© JUNGE FREIHEIT Verlag GmbH & Co.  www.jungefreiheit.de  37/14 / 05. September 2014

Andrea Nahles will Streß gesetzlich verbieten
Klientelpflege
Jörg Fischer

Akkordlöhner, Versandarbeiter bei Amazon, Zalando & Co., Vertreter, die von Termin zu Termin hetzen, Ärzte und Schwestern in der Notaufnahme oder Kassiererinnen – sie alle haben Streß, viel Streß. Sie würden sich über das bundesweite Anti-Streß-Gesetz freuen, das Arbeitsministerin Andreas Nahles demnächst aus dem Hütchen zaubern möchte.

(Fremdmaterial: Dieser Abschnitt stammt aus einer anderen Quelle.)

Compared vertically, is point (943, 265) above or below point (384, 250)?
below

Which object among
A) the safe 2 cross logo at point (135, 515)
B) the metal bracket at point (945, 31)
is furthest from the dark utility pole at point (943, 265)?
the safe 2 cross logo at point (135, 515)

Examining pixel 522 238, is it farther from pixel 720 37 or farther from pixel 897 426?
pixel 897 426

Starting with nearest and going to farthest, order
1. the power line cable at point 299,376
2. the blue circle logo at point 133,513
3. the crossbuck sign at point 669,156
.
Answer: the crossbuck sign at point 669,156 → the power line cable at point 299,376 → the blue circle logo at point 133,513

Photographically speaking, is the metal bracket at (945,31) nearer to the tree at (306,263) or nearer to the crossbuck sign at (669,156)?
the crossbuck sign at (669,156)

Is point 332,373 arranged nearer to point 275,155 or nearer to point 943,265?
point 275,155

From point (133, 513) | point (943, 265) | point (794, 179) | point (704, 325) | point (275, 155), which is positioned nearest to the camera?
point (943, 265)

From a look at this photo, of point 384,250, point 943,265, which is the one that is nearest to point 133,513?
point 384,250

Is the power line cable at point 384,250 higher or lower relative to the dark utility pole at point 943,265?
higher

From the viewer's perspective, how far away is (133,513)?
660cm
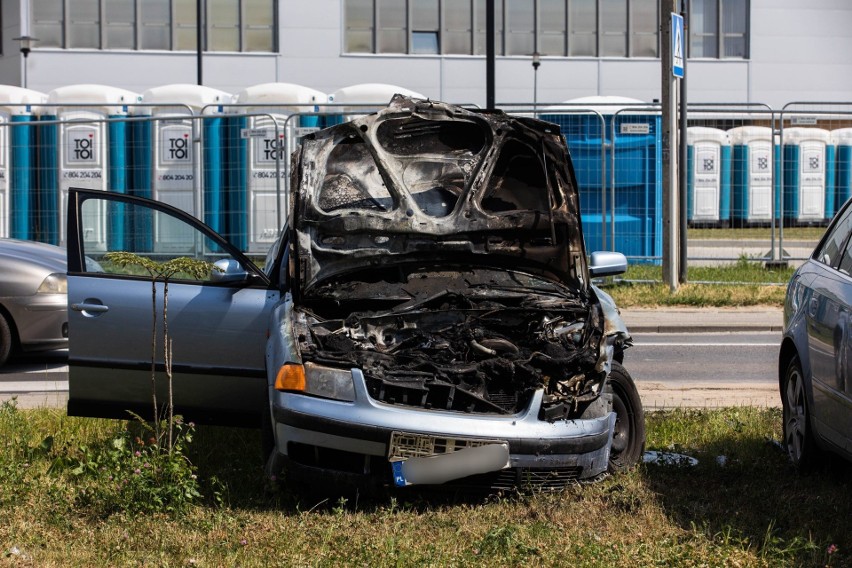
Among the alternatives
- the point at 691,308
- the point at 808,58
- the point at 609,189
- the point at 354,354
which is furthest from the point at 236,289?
the point at 808,58

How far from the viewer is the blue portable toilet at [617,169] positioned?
16516 millimetres

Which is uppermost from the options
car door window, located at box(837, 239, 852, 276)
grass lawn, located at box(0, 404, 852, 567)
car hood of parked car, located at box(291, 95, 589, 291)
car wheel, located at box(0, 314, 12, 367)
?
car hood of parked car, located at box(291, 95, 589, 291)

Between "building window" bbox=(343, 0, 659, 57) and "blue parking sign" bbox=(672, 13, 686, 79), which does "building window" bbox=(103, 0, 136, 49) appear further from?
"blue parking sign" bbox=(672, 13, 686, 79)

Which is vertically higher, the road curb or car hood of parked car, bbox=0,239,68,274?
car hood of parked car, bbox=0,239,68,274

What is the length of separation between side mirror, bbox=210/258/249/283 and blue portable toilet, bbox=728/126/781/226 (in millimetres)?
11216

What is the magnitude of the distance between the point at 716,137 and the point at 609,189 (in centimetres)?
380

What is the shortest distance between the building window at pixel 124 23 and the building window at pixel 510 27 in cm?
336

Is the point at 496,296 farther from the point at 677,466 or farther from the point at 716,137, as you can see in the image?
the point at 716,137

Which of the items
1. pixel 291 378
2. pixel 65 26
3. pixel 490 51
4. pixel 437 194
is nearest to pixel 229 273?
pixel 437 194

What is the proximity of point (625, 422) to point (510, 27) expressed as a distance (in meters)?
35.1

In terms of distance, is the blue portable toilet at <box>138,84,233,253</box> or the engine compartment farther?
the blue portable toilet at <box>138,84,233,253</box>

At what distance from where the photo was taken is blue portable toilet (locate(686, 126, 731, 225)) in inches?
728

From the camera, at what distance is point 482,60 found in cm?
3900

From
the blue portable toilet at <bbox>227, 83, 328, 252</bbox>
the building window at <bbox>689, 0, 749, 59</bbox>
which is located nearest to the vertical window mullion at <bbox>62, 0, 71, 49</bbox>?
the building window at <bbox>689, 0, 749, 59</bbox>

Doch darum geht es der früheren SPD-Generalsekretärin in Wahrheit nicht. Die 44jährige Parteifunktionärin, die ihr bisheriges Arbeitsleben nach zehn Jahren Studium an der Uni Bonn praktisch nur in der Politik verbracht hat, ist auch Mitglied der IG Metall. Und diese DGB-Gewerkschaft hat bereits vor zwei Jahren eine Anti-Streß-Verordnung vorgestellt: „Zur Vermeidung von Gefährdungen durch psychische Belastung“ seien „die Arbeitsaufgabe, die Arbeitsorganisation, die sozialen Beziehungen, die Arbeitsplatz- und Arbeitsumgebungsbedingungen sowie die Arbeitszeit“ gemäß dem „Stand von Technik, Arbeitsmedizin und Hygiene zu gestalten“, heißt es darin. Beamte, öffentlich Bedienstete mit Festanstellung oder die IG-Metall-Klientel in Großunternehmen könnten dann beispielsweise die „Ausgeglichenheit des Arbeitsanfalls über die gesamte Arbeitszeit hinweg“ verlangen. Für Arbeitsrechtler gäbe es viel zu klären, etwa ob durch eine „permanente Erreichbarkeit durch moderne Kommunikationsmittel“ die „ausgewogene Aufeinanderfolge von Arbeitszeit und Freizeit“ beeinträchtigt wird.

Für die weniger privilegierten Leiharbeiter, die Brummifahrer mit engen Lieferzeiten oder die Angestellten mit Zeitvertrag bleibt ein Anti-Streß-Gesetz bloße Theorie – wenn sie ihre Leistung nicht schaffen, dann drohen in der Praxis Arbeitslosigkeit und letztlich Hartz IV, denn im Zweifel werden eben „ausländische Fachkräfte“ engagiert. Und die 60-Stunden-Woche von Selbständigen würde trotz Gesetz auch nicht kürzer. Andrea Nahles betreibt nichts weiter als sozialdemokratische Klientel- und Symbolpolitik.